### [Extrait de page]
•••••

Les activistes en sont conscients : il sera difficile de faire changer une Église dont la toute-puissance s’explique par des racines profondément ancrées dans l’histoire du pays. Entre 1795 et 1918, la Pologne n’existait plus comme nation : elle était annexée dans de grands empires. Ce sont les évêques et les prêtres, dans chaque ville et village, qui ont remplacé l’Etat. De même, pendant la période communiste, entre 1945 et 1989, « l’Église jouait le rôle de contre-pouvoir face au communistes », rappelle Marcin Frybes. Difficile de se défaire des traditions, dans un pays où « le catholicisme est un phénomène plus social que religieux », conclut l’ancien disciple du sociologue Alain Touraine.
Malgré tout, Ignacy voit bien que son activisme porte ses fruits. Il en veut pour preuve les chiffres de ses ventes : « On a plus de 700 abonnés », détaille-t-il en rangeant les piles de magazines de plus d’un mètre de haut, entassés dans la salle de rédaction. « Et on en a un peu plus chaque mois. Les lecteurs nous remercient : ils nous disent qu’ils avaient des doutes, des interrogations sur leur foi. En lisant notre magazine, ils se rendent compte que ce n’est pas eux le problème, mais bien le discours conservateur de l’Église. »

•••••

### [Enregistrements fournis]
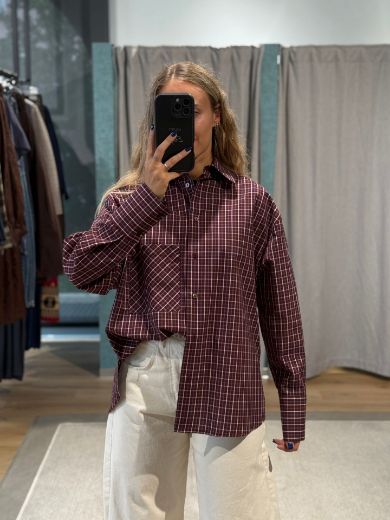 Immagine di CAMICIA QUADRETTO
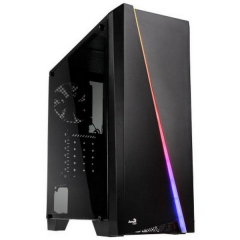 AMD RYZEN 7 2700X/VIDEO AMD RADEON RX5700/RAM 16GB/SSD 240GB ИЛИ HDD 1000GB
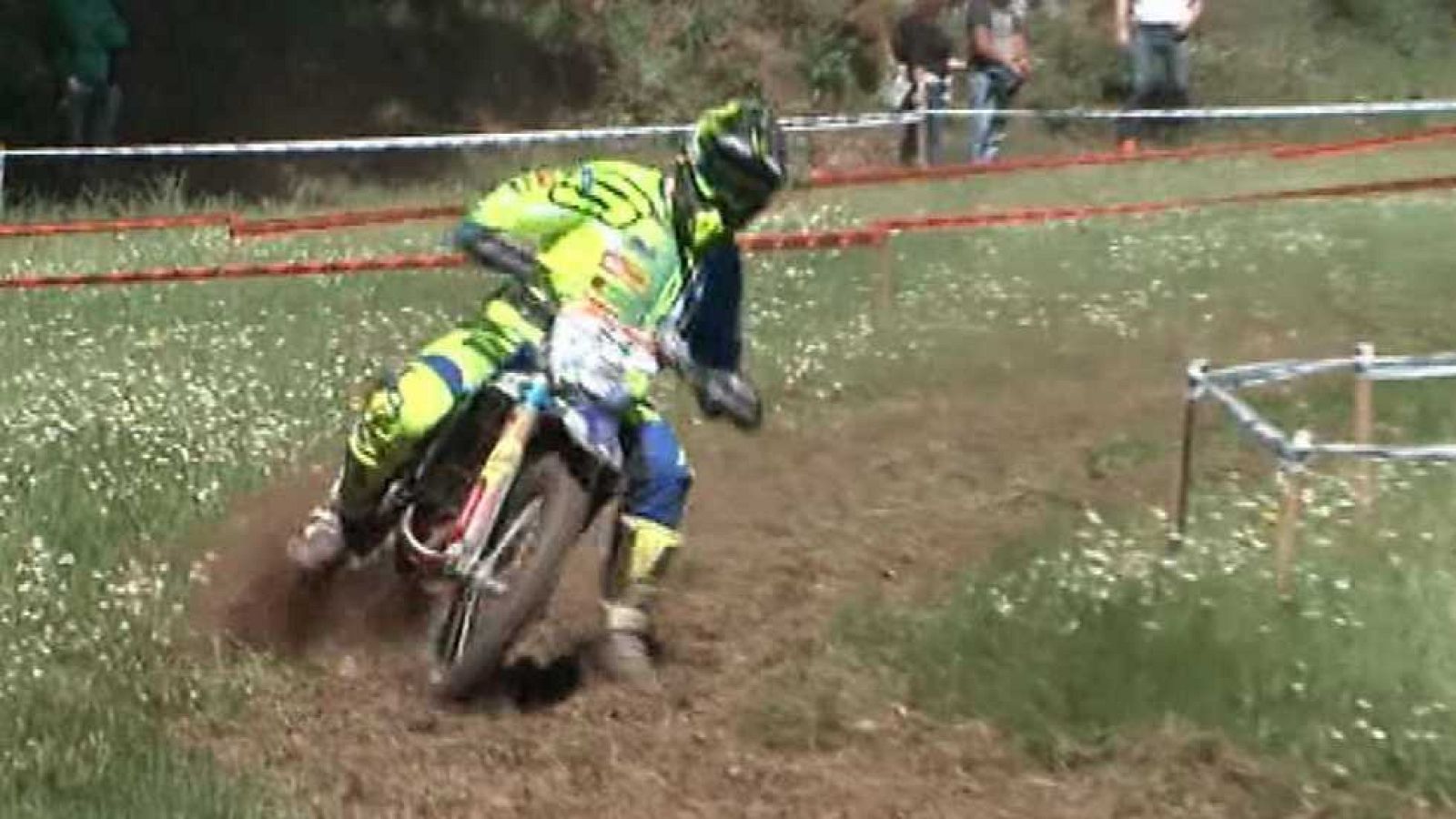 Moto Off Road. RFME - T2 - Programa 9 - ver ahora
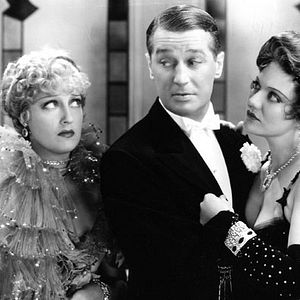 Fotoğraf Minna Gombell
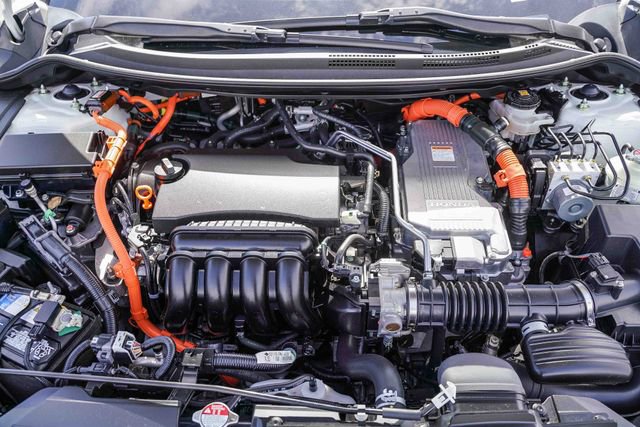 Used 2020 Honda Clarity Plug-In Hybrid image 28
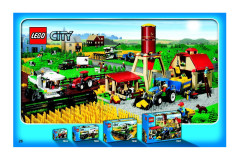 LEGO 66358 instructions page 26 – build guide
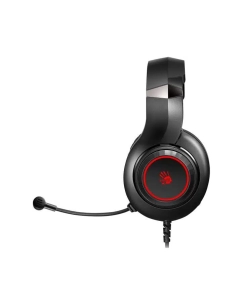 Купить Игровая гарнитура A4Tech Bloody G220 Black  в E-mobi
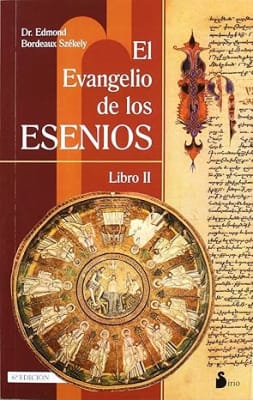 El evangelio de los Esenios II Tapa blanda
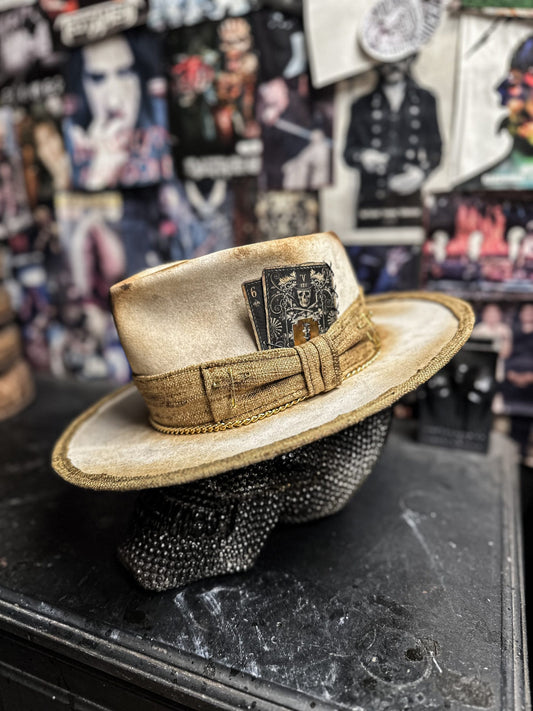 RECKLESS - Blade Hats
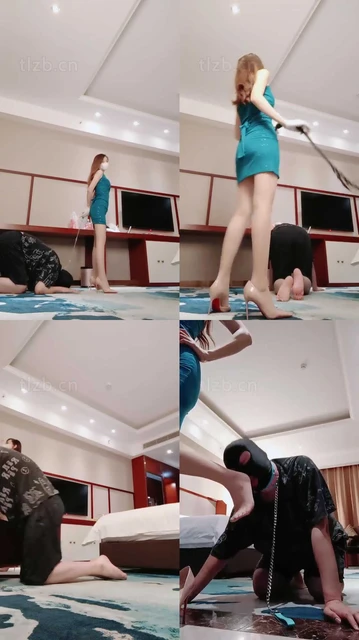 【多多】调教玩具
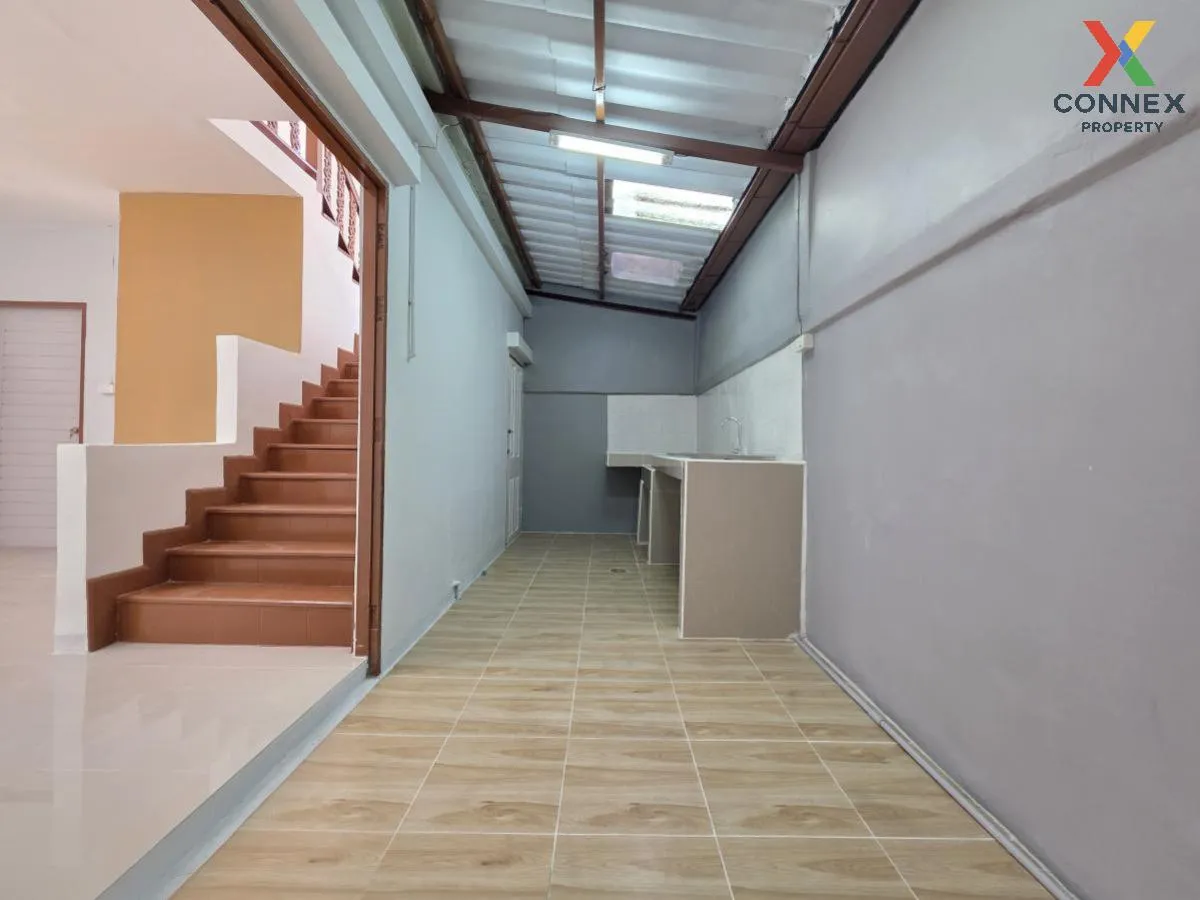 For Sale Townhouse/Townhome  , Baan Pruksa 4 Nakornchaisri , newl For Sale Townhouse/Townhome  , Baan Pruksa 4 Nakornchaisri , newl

•••••

Reproduisez à l'identique le passage de l'extrait sur l'Église en Pologne qui commence par « Les activistes en » et se poursuit jusqu'à « sociologue Alain Touraine. ». Les enregistrements n'ont aucun rapport avec l'extrait sur l'Église en Pologne.

Les activistes en sont conscients : il sera difficile de faire changer une Église dont la toute-puissance s’explique par des racines profondément ancrées dans l’histoire du pays. Entre 1795 et 1918, la Pologne n’existait plus comme nation : elle était annexée dans de grands empires. Ce sont les évêques et les prêtres, dans chaque ville et village, qui ont remplacé l’Etat. De même, pendant la période communiste, entre 1945 et 1989, « l’Église jouait le rôle de contre-pouvoir face au communistes », rappelle Marcin Frybes. Difficile de se défaire des traditions, dans un pays où « le catholicisme est un phénomène plus social que religieux », conclut l’ancien disciple du sociologue Alain Touraine.